Le geste de ce jeune travailleur qui, comme
d'innombrables autres en Tunisie et partout dans le monde arabe, ne parvenait
pas à trouver un emploi stable, a déclenché les protestations qui ont eu un
effet de spirale et produit le soulèvement massif qui a renversé Ben Ali.

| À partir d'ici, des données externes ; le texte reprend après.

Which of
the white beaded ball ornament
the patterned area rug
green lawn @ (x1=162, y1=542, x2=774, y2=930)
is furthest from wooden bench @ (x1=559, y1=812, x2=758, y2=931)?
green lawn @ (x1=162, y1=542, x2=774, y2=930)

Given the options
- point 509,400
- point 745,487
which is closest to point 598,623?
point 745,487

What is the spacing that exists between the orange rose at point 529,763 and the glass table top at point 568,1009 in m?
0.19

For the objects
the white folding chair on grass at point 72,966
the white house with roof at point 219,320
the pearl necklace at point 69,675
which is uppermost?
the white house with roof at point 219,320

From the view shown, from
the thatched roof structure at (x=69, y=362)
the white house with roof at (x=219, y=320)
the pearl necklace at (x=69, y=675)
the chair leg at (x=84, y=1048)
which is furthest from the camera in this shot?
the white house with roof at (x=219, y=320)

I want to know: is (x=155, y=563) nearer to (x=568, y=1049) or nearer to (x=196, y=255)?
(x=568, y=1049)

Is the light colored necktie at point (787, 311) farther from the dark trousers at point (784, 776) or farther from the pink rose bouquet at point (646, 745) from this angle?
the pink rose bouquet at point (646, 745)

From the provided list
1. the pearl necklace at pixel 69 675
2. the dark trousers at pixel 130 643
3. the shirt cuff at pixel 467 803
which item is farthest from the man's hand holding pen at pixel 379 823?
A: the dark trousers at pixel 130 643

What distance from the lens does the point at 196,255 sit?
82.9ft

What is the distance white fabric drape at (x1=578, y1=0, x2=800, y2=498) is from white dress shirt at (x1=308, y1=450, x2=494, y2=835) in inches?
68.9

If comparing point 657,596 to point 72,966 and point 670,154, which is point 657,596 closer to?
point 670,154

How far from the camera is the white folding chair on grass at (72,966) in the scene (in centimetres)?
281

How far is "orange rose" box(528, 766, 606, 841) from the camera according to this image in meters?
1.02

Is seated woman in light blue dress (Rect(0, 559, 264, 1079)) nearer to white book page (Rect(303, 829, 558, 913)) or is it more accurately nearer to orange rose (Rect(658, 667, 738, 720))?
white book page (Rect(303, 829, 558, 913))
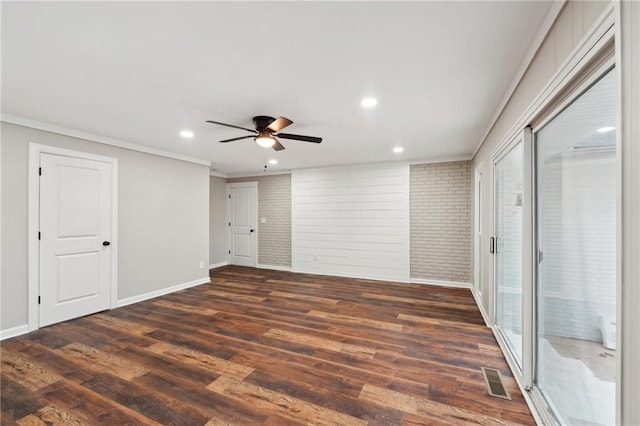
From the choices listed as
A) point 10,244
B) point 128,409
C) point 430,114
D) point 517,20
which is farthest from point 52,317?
point 517,20

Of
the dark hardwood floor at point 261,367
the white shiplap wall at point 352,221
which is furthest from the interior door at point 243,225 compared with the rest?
the dark hardwood floor at point 261,367

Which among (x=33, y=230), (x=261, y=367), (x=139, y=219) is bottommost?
(x=261, y=367)

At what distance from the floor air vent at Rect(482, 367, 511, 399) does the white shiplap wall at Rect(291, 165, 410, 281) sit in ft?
10.4

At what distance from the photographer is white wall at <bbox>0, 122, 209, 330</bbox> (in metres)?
3.05

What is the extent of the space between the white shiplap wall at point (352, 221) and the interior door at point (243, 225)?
4.17 ft

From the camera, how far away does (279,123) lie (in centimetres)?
276

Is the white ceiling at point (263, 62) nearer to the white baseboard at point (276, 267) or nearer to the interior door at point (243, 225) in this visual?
the interior door at point (243, 225)

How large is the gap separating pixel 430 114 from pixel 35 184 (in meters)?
4.78

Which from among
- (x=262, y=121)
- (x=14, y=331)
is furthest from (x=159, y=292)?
(x=262, y=121)

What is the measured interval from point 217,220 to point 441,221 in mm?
5558

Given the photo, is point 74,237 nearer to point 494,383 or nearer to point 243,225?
point 243,225

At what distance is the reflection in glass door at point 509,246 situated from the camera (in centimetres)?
233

En Algérie, qui a également connu des
protestations contre la hausse des prix et le chômage le mois dernier, trois
autres personnes ont tenté de se suicider en s'immolant mercredi, a rapporté
l'Agence France Presse.
Dans une quasi répétition des événements qui
ont entraîné le geste de Mohammed Bouazizi, Afif Hadri, un jeune travailleur
algérien de 37 ans et père de six enfants, s'est aspergé d'essence dans le
marché central de la ville d'Oued, dans l'Est du pays, et tenté de s'immoler
avant que des gens du quartier ne l'en empêchent. Hadri venait juste d'avoir
une confrontation avec la police qui l'avait accusé de vendre illégalement de
la nourriture.
Dans une ville proche d'Alger, une femme
d'une cinquantaine d'années s'est aspergée d'essence et a tenté de s'immoler
après qu'on lui a refusé une aide au logement. Elle a également été stoppée
avant de passer à l'acte.
Un Algérien de 35 ans a réussi à s'immoler
par le feu devant la mairie de Dellys, ville située hors d'Alger. Le personnel
de l'hôpital a dit à l'AFP qu'il était dans un état critique et était brûlé à
95 pour cent.
Et mardi un chômeur, père de six enfants, a
été hospitalisé après avoir mis le feu à son corps pour protester contre le
manque d'emploi et de logement.
Pendant ce temps, en
Egypte, un employé de l'entreprise des eaux a essayé de s'immoler par le feu au
Caire devant le bureau du gouverneur. C'était le quatrième cas de tentative
d'immolation en Egypte en l'espace d'une semaine. Une personne est morte de ses
brûlures mardi. Un père de six enfants sans emploi réclamant du travail et un
logement a aussi été hospitalisé mardi après s'être immolé par le feu.